Many authoritative DNS servers face constant bombardment with malicious ANY
queries for domains like isc.org
or ripe.net
. These queries don't seek legitimate information but aim to exploit recursive resolution for DDoS amplification.
With allow-recursion
restricted to your LAN, BIND currently responds to these invalid recursive queries with referral responses pointing to root servers. While this rejects recursion, it still:
- Consumes server resources
- Generates unnecessary network traffic
- Leaves attack surface for potential abuse
Add these directives to your named.conf
:
options {
// Reject recursion for unauthorized clients
allow-recursion { 192.168.1.0/24; };
// Drop queries for known attack patterns
response-policy {
zone "isc.org" policy drop;
zone "ripe.net" policy drop;
zone "example.com" policy drop;
};
// Rate limiting
rate-limit {
responses-per-second 10;
window 5;
};
};
For dynamic protection against emerging attack targets, implement Response Policy Zones:
options {
response-policy {
zone "rpz-drop-list";
} break-dnssec yes;
};
zone "rpz-drop-list" {
type primary;
file "/etc/bind/db.rpz-drop-list";
allow-query { none; };
};
Example RPZ zone file content:
$TTL 1H
@ IN SOA localhost. root.localhost. (1 1h 15m 30d 2h)
IN NS localhost.
; Attack patterns
isc.org CNAME .
*.isc.org CNAME .
ripe.net CNAME .
Check query drops with:
rndc stats
grep -E 'rpz|dropped' /var/log/named.log
Adjust rate limits based on your traffic patterns:
rate-limit {
all-per-second 20;
errors-per-second 5;
nxdomains-per-second 5;
};
When running a public-facing BIND nameserver that serves as authoritative for certain domains, you'll inevitably face malicious ANY queries for domains like isc.org or ripe.net.

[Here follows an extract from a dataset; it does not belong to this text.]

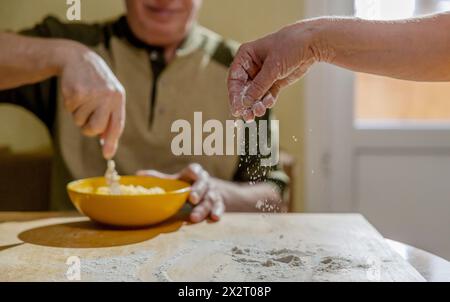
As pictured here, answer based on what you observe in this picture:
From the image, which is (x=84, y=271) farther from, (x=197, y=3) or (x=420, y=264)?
(x=197, y=3)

These are part of distributed DNS amplification attacks where attackers spoof source IPs to generate massive traffic.
While proper allow-recursion
configuration prevents actual recursion, the default BIND behavior still generates responses containing root server referrals (authority and additional sections). This consumes bandwidth and CPU resources unnecessarily.
BIND 9.8+ provides elegant solutions to completely drop these unwanted queries:
options {
// Global blackhole for invalid recursive queries
blackhole {
// Network ranges that should receive no response
192.0.2.0/24; // Example bogus network
attackers_ip_range/28;
};
// Alternative: Rate limiting
rate-limit {
responses-per-second 10;
window 5;
};
};
For more granular control, implement RPZ (Response Policy Zones):
options {
response-policy {
zone "rpz-drop";
};
};
zone "rpz-drop" {
type master;
file "/etc/bind/rpz-drop.db";
allow-query { none; };
};
Example RPZ database content:
; rpz-drop.db
$TTL 1h
@ IN SOA localhost. root.localhost. (1 1h 15m 30d 2h)
IN NS localhost.
; Drop ANY queries for these domains
isc.org ANY CNAME .
ripe.net ANY CNAME .
*.arpa ANY CNAME .
When implementing these solutions:
- Monitor CPU usage - complex RPZ rules may increase load
- Consider combining with
recursion no;
in global options - Use
statistics-channels
to track dropped queries
Here's a production-tested configuration that combines multiple approaches:
options {
directory "/var/cache/bind";
recursion no;
allow-recursion { none; };
// Blackhole known attackers
blackhole {
10.0.0.0/8;
192.168.0.0/16;
// Add your protected networks here
};
// Rate limit remaining queries
rate-limit {
responses-per-second 5;
window 3;
};
// RPZ for specific attack patterns
response-policy {
zone "rpz-malicious";
};
};
zone "rpz-malicious" {
type master;
file "/etc/bind/rpz.db";
allow-query { none; };
};
The key benefits of this approach include complete silence for blackholed networks, rate limiting for suspicious queries, and surgical precision blocking via RPZ.